Abbiamo una carta dei vini variegata. Lavoriamo con tanti vini del Sud Italia, provenienti dalla Puglia, dalla Calabria e dalla Campania. Ci teniamo a far conoscere il buon vino italiano che si accosta perfettamente ai nostri piatti gustosi. Vogliamo soddisfare tutte le esigenze e gusti dei nostri ospiti.

Che tipo di atmosfera e ambiente possiamo trovare presso il Ristorante Sale e Pepe?

Noi ci teniamo a cerare un’atmosfera accogliente e conviviale che qui in Germania è molto apprezzata. I nostri ospiti si sentono a proprio agio, accolti con cordialità e gentilezza. Si sentono quasi in famiglia. Per quanto riguarda l’ambiente ho ristrutturato il locale proprio per ricreare un ambiente bello e caldo.
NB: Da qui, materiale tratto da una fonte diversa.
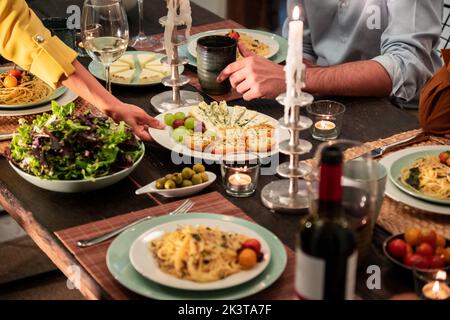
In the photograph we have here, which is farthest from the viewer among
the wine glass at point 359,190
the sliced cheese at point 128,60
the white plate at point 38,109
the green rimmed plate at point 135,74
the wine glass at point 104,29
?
the sliced cheese at point 128,60

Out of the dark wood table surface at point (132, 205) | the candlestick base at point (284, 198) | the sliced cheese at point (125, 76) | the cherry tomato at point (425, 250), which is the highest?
the cherry tomato at point (425, 250)

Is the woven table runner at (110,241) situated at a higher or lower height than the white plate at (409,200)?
lower

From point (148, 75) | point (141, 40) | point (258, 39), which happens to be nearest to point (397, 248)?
point (148, 75)

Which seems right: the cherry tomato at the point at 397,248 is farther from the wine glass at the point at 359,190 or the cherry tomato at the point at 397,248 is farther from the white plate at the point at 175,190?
the white plate at the point at 175,190

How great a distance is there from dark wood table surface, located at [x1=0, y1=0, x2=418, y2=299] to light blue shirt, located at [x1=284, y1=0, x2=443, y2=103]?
25 centimetres

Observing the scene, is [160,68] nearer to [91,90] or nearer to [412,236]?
[91,90]

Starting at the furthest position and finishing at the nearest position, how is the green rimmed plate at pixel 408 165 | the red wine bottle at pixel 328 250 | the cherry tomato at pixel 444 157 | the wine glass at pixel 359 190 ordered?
the cherry tomato at pixel 444 157
the green rimmed plate at pixel 408 165
the wine glass at pixel 359 190
the red wine bottle at pixel 328 250

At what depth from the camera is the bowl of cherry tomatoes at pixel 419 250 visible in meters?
1.47

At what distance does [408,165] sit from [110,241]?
0.73 meters

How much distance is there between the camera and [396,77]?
7.93 ft

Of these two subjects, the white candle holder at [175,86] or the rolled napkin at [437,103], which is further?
the white candle holder at [175,86]

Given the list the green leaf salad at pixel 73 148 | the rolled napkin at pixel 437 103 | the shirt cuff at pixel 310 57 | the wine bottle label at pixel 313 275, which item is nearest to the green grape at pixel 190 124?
the green leaf salad at pixel 73 148
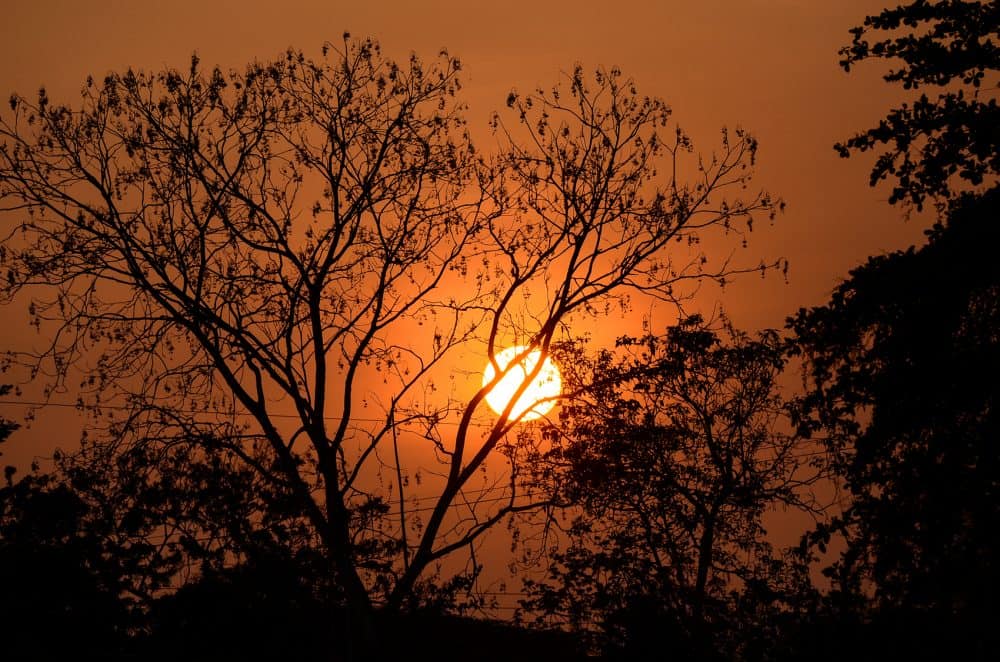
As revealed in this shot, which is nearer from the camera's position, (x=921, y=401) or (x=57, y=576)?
(x=921, y=401)

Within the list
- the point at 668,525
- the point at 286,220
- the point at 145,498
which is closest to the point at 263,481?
the point at 145,498

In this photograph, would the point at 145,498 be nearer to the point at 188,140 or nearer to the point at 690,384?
the point at 188,140

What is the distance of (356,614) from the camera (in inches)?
685

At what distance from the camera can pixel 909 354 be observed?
45.3 ft

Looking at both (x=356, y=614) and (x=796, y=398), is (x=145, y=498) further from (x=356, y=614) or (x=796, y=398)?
(x=796, y=398)

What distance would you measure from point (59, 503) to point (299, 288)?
578cm

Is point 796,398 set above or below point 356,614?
above

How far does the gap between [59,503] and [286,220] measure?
651cm

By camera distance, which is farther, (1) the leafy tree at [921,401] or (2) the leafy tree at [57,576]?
(2) the leafy tree at [57,576]

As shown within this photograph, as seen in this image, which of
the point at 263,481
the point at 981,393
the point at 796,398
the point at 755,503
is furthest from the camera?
the point at 755,503

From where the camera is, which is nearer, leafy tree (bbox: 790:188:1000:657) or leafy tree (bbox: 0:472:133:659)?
leafy tree (bbox: 790:188:1000:657)

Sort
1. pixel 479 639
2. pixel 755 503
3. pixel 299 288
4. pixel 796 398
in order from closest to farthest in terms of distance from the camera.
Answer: pixel 796 398 → pixel 299 288 → pixel 755 503 → pixel 479 639

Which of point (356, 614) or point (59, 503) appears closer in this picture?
point (356, 614)

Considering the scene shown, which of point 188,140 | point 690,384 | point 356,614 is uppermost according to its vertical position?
point 188,140
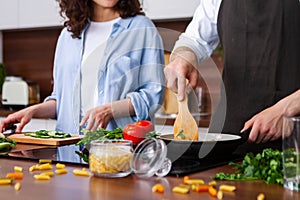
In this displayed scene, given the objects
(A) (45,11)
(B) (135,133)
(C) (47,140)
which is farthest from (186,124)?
(A) (45,11)

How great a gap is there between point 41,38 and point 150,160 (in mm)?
3048

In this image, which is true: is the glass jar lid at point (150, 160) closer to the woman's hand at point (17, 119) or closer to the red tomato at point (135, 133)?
the red tomato at point (135, 133)

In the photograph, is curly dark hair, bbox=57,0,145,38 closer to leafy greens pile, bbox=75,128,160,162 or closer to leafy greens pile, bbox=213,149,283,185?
leafy greens pile, bbox=75,128,160,162

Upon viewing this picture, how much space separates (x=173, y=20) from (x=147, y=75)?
1.30 metres

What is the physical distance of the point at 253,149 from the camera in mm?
1611

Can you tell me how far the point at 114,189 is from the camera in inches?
41.6

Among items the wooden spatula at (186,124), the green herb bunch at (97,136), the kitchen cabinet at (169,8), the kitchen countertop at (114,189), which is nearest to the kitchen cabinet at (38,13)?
the kitchen cabinet at (169,8)

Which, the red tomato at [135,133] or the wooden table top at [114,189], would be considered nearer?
the wooden table top at [114,189]

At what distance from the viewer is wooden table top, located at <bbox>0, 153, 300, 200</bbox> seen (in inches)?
39.3

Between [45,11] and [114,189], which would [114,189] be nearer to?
[114,189]

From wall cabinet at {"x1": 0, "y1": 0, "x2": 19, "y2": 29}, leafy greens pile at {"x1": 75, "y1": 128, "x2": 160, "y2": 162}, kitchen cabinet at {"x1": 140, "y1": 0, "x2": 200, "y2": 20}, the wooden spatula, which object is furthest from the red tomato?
wall cabinet at {"x1": 0, "y1": 0, "x2": 19, "y2": 29}

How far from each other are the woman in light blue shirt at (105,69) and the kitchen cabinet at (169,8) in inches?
33.2

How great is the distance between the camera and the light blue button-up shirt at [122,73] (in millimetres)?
2135

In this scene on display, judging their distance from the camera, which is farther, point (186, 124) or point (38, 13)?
point (38, 13)
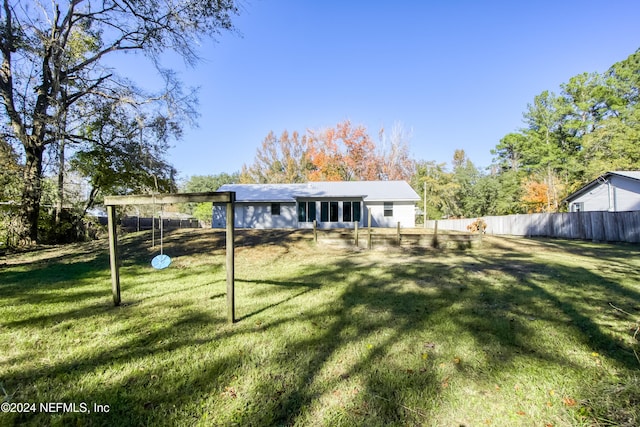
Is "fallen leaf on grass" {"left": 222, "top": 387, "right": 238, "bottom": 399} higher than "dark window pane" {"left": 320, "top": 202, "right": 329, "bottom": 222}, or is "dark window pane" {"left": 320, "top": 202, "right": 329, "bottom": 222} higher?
"dark window pane" {"left": 320, "top": 202, "right": 329, "bottom": 222}

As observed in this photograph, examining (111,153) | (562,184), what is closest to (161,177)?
(111,153)

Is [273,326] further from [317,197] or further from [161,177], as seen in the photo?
[317,197]

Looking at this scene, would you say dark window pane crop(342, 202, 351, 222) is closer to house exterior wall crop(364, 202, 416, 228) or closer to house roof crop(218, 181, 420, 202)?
house roof crop(218, 181, 420, 202)

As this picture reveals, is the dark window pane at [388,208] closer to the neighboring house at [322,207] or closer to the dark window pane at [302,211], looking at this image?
the neighboring house at [322,207]

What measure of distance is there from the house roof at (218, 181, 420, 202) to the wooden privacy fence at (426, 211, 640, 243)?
7422 millimetres

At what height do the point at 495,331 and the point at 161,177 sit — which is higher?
the point at 161,177

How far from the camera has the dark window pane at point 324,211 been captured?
70.2ft

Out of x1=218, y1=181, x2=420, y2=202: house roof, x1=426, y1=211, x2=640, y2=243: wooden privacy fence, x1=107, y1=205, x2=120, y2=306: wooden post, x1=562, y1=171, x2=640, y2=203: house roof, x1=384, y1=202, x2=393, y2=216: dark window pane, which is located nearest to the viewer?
x1=107, y1=205, x2=120, y2=306: wooden post

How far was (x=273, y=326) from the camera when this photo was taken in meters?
3.91

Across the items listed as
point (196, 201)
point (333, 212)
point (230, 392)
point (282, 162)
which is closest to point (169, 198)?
point (196, 201)

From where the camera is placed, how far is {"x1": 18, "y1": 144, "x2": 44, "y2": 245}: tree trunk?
10055 millimetres

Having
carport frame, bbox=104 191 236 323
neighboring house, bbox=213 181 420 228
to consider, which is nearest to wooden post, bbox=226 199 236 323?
carport frame, bbox=104 191 236 323

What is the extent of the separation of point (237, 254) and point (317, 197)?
1142 cm

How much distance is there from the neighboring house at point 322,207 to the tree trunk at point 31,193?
35.8ft
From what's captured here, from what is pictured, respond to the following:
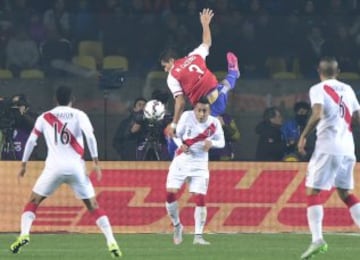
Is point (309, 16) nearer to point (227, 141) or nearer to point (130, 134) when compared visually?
point (227, 141)

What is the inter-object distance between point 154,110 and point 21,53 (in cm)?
305

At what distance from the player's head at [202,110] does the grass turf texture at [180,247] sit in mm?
1610

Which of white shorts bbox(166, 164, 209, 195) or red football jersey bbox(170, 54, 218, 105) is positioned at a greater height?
red football jersey bbox(170, 54, 218, 105)

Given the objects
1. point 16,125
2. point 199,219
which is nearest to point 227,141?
point 16,125

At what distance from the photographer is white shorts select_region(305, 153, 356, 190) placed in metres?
14.2

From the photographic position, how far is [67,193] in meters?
20.1

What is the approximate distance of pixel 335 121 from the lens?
14.4 m

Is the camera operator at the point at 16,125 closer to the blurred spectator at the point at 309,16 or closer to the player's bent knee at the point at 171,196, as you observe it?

Sono dettagli che fanno la differenza.


Quanto conta per lei l’estetica nella presentazione di un piatto?

Per me conta tantissimo perché un piatto si mangia prima di tutto con la vista che deve essere appagata e invogliare i nostri ospiti a mangiare con piacere ciò che offriamo loro. Ci teniamo molto a curare i dettagli dei piatti. I miei cuochi lavorano con tanta creatività e passione.

Qual è la parte più bella del suo lavoro?

Amo i miei clienti perché per me sono come degli amici e con loro mi sento a mio agio come se fossi con la mia famiglia. Per me il fattore umano conta tanto. Io e il mio staff ci teniamo tanto a mantenere questo tipo di rapporto con i nostri ospiti.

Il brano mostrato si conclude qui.